Tarea A
Enumera los nombres propios de persona que aparecen en el párrafo del fragmento que empieza con «Aquí está Mónica».

Fragmento de página
Aquí en Puebla está el jardín de
Marcela con una jacaranda y todas las certezas de quien duda.
Está Sergio mi hermano cavilando el futuro, memorizando
los abismos de la sierra, despierto todas las madrugadas con el
ansia de atestiguar un imposible tras las imposibles noticias
diarias. Aquí están los eucaliptos que
sembró mi abuelo paterno y que mi madre le defendió
a una herencia como quien defiende un reino. Está el
edén con sus hijos y sus nietos jugando un pertinaz
fútbol de chicos contra grandes.

Aquí está Mónica con su aroma a
chocolate y promesas, aquí anda aún mi prima
María Luisa, con un loro en el hombro y un tigre en el
anillo, viviendo como en África el amor de su vida.
Aquí está Pepa jurándome que ella es una
novela y Tere sonriéndole al olvido. Aquí Adriana
con todo su buen juicio cuidando el de otros como quien cuida
luces de bengala, y aquí María Isabel, que
aún salta con la lengua entre los dientes, como si ganar
el juego fuera ganar la gloria.

Aquí puedo pensar en Alis a los nueve
años, vestida de ángel, con los ojos enormes como
las matemáticas en las que después ha puesto la
vida. Aquí está Checo armando un globo de papel
para mandar al cielo una caja con nuestro viento y su fuego.
Aquí José Luis Escalera ha reconstruido una casa
para llenarla con libros y la ha llamado Profética, guiado
por la inclinación de quien sabe que cada libro busca en
sí mismo el cumplimiento de una
profecía.

No es deber de escritores ser profeta. Los profetas
adivinan el futuro, yo he andado una parte de la vida tratando de
adivinar el pasado. Escribo libros que intentan la
profecía al revés, y no sólo me cuesta
trabajo hablar del futuro, sino incluso indagar en el presente.
Por eso recuerdo los detalles más impensables y olvido los
más preclaros.

Aquí en Puebla aprendí a decir Carlos para
nombrar a mi abuelo paterno, un italiano suave y
enigmático cuya voz aún oigo de repente en mis
hermanos. Aquí mi padre se empeñó en
heredarle a su hijo Carlos la pasión por los autos de
carrera que él hoy hereda a sus hijos junto con otras
pasiones de igual rango. Aquí lo vio Daniel mi hermano
dibujar con tinta verde unas letras perfectas como las
líneas que él ahora dibuja, mientras silba despacio
una canción que sólo ellos comparten.

Material proporcionado
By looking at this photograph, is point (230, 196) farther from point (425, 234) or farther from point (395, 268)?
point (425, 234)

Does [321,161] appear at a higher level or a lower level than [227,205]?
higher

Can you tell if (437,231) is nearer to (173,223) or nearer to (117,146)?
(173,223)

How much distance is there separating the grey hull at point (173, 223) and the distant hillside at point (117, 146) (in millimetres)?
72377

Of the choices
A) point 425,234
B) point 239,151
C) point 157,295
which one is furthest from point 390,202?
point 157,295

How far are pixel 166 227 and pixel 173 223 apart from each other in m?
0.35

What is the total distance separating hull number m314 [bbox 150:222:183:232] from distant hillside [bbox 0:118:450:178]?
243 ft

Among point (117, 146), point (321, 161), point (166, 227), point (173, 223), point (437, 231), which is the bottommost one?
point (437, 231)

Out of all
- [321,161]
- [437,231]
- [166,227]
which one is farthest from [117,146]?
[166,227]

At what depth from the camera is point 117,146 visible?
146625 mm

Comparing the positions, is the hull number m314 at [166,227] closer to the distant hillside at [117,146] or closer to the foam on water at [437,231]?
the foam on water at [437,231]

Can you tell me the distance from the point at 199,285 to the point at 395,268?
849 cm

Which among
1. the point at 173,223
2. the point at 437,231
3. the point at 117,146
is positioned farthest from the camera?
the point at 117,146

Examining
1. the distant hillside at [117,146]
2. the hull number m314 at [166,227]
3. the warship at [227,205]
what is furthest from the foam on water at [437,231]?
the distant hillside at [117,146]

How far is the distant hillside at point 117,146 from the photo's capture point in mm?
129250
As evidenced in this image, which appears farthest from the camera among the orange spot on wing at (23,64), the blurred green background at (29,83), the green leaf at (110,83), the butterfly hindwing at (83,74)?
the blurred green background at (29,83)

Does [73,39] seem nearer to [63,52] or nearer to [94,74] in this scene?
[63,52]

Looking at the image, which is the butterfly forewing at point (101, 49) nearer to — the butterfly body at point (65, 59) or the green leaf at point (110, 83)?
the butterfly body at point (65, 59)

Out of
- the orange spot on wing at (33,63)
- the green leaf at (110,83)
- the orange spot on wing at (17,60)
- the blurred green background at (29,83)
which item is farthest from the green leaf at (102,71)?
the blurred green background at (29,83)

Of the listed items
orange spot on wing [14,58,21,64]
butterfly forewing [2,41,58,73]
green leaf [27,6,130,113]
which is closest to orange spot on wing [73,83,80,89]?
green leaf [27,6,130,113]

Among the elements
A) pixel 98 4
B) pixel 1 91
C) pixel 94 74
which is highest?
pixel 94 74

Tarea B
Organiza en una tabla Markdown, con las columnas n y Línea, el tramo de las entradas que va desde la línea que contiene "Of the listed items" hasta el final de las entradas. Numera cada fila y omite las líneas en blanco.

Respuesta correcta A
Mónica, María Luisa, Pepa, Tere, Adriana, María Isabel

Respuesta correcta B
| n | Línea |
|---|---|
| 1 | Of the listed items |
| 2 | orange spot on wing [14,58,21,64] |
| 3 | butterfly forewing [2,41,58,73] |
| 4 | green leaf [27,6,130,113] |
| 5 | which is closest to orange spot on wing [73,83,80,89]? |
| 6 | green leaf [27,6,130,113] |
| 7 | Among the elements |
| 8 | A) pixel 98 4 |
| 9 | B) pixel 1 91 |
| 10 | C) pixel 94 74 |
| 11 | which is highest? |
| 12 | pixel 94 74 |